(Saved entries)
=== Begin Enclosure ===

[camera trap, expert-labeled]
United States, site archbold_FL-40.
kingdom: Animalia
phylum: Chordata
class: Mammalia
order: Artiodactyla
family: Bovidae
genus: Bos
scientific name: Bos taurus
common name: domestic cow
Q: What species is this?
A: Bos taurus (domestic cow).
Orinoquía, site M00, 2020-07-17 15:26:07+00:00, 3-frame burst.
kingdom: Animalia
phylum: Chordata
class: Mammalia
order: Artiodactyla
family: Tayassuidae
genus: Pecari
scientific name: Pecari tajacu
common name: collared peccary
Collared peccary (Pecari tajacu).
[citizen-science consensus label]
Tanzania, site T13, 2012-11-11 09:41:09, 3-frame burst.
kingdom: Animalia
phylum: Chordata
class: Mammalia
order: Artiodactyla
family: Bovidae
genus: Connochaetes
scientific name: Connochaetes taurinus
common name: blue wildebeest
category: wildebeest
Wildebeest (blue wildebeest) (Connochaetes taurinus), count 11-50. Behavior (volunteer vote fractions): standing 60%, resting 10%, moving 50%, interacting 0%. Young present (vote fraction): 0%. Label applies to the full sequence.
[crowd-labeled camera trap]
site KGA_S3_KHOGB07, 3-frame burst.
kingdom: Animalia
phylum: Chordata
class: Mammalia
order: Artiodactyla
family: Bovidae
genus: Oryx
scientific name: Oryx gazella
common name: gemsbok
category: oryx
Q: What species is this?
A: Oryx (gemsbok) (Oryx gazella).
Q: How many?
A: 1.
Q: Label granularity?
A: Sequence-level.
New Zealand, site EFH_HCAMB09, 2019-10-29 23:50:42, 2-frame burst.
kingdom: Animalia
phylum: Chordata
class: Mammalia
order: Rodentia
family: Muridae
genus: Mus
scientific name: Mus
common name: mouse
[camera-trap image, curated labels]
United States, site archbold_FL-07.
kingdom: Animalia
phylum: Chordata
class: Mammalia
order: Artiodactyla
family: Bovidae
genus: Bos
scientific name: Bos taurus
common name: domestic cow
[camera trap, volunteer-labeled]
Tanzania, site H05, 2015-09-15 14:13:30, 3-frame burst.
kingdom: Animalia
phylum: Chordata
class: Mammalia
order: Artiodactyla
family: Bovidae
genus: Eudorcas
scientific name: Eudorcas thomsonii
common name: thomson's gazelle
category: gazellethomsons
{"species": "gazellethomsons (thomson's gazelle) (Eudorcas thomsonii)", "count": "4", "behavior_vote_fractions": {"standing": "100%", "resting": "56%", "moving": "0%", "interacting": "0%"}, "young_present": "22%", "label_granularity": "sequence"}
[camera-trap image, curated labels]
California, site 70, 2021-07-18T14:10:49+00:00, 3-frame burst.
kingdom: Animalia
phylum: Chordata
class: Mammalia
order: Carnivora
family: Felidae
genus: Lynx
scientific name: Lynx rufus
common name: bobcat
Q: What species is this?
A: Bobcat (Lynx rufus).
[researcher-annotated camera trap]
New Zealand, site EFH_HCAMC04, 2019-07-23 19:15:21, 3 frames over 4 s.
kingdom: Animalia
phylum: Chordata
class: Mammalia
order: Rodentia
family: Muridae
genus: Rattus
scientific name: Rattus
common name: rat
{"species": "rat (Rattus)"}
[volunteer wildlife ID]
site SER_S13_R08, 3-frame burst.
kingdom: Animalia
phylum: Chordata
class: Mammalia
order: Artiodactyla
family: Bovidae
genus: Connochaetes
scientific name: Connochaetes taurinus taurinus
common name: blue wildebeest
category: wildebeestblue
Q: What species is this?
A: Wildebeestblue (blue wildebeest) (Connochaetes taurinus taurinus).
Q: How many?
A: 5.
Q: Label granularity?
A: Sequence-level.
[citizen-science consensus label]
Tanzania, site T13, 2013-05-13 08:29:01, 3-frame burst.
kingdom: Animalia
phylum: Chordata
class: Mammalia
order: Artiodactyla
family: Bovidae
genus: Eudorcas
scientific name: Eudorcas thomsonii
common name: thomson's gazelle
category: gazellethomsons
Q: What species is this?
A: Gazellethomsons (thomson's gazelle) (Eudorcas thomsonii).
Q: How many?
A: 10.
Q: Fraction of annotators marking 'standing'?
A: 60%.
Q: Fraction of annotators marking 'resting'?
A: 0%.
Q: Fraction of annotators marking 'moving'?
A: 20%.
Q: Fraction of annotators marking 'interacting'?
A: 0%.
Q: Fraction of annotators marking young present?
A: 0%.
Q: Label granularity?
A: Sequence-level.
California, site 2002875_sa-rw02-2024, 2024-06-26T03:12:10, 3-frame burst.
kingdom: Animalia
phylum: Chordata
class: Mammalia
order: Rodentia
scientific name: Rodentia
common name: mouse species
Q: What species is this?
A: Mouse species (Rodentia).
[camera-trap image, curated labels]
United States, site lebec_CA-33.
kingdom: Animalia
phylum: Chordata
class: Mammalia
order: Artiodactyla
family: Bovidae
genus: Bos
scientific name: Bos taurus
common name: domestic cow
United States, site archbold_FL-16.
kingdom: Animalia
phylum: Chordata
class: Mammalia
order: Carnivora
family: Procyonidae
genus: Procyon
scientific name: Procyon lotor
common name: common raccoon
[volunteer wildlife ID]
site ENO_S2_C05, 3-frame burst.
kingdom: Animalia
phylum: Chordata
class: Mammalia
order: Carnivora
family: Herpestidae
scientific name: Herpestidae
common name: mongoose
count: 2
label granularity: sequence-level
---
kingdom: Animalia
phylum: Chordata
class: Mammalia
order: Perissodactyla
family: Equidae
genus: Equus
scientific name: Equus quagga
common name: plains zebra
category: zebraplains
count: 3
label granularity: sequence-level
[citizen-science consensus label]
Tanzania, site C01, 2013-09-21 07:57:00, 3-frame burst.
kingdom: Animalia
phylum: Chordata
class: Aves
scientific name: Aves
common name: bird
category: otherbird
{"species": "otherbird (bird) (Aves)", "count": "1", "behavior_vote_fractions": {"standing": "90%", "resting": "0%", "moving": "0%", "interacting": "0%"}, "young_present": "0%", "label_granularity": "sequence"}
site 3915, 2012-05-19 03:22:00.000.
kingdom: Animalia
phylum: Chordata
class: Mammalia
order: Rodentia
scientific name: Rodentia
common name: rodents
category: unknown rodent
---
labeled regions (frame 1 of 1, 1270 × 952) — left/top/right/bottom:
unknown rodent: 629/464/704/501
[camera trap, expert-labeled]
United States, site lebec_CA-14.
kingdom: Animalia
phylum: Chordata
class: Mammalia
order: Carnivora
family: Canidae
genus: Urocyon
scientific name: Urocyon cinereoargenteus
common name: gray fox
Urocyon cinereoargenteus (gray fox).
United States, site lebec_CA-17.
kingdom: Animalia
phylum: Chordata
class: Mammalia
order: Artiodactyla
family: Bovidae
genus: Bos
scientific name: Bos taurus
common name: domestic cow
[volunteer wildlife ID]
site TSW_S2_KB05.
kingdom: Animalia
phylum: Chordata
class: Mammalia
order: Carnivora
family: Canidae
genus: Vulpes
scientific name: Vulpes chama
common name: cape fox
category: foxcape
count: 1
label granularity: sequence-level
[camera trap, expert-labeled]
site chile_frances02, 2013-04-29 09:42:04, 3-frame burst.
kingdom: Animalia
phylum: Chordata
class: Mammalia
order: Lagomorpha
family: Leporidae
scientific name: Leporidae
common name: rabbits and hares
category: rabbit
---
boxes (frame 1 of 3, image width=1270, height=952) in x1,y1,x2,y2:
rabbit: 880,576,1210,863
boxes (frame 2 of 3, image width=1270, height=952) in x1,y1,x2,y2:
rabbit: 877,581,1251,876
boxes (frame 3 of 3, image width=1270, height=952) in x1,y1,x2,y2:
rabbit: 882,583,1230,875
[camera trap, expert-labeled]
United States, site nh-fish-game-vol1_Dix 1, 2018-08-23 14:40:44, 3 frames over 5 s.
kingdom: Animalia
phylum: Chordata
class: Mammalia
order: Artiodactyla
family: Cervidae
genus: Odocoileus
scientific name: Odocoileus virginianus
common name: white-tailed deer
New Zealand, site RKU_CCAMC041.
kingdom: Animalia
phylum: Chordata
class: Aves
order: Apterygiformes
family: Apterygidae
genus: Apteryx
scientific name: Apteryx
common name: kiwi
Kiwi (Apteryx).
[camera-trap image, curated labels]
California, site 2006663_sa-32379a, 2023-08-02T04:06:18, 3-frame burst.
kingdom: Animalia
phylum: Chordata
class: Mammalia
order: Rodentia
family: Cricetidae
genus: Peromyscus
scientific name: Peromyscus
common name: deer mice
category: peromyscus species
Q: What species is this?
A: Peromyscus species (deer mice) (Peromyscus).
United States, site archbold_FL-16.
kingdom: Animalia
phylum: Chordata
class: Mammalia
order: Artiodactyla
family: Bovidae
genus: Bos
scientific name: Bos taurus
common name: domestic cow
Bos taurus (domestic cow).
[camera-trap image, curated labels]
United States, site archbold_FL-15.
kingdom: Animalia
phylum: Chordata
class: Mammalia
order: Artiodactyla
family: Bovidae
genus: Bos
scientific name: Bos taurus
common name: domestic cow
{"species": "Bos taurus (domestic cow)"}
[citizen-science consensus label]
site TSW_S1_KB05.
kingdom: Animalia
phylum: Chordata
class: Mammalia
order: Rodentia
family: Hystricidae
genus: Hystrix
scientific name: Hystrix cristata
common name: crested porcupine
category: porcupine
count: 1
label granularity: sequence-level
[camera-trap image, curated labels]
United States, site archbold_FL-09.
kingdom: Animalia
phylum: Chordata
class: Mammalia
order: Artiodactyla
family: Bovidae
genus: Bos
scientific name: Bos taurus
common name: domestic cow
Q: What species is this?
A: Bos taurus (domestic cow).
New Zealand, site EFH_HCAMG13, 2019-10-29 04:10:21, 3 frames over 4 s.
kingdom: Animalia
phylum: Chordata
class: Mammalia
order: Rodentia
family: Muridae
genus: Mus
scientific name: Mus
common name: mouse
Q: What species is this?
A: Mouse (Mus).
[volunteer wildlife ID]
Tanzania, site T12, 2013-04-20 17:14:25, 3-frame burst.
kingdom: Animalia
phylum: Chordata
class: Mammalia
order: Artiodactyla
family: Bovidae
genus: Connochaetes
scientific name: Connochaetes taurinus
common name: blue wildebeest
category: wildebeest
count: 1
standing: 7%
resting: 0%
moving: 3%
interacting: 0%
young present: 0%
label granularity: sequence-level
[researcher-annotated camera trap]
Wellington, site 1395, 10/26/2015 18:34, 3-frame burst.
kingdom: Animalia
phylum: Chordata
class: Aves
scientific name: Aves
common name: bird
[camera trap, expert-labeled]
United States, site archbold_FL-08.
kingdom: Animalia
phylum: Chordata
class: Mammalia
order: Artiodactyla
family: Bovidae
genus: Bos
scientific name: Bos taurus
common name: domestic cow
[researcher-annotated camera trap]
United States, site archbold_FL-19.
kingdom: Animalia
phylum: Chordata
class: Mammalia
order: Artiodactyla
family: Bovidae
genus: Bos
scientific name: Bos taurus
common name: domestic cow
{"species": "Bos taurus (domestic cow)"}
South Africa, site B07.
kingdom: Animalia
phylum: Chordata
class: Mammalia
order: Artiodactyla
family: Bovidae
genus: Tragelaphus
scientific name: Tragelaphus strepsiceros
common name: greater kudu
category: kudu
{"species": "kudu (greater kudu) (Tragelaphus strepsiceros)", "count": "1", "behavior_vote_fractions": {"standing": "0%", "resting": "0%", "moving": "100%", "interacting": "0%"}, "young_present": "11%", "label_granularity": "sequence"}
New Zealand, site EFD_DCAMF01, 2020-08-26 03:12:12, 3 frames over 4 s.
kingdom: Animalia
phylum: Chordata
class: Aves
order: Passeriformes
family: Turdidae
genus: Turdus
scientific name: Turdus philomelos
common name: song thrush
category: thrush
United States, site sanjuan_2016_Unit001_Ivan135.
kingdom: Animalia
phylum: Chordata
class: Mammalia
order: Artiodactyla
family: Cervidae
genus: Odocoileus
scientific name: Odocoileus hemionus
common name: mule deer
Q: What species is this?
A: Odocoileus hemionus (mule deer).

=== End Enclosure ===

■ **Work to complete**
Select and copy each line from the data that includes the word "California".

■ **Answer section**
California, site 70, 2021-07-18T14:10:49+00:00, 3-frame burst.
California, site 2002875_sa-rw02-2024, 2024-06-26T03:12:10, 3-frame burst.
California, site 2006663_sa-32379a, 2023-08-02T04:06:18, 3-frame burst.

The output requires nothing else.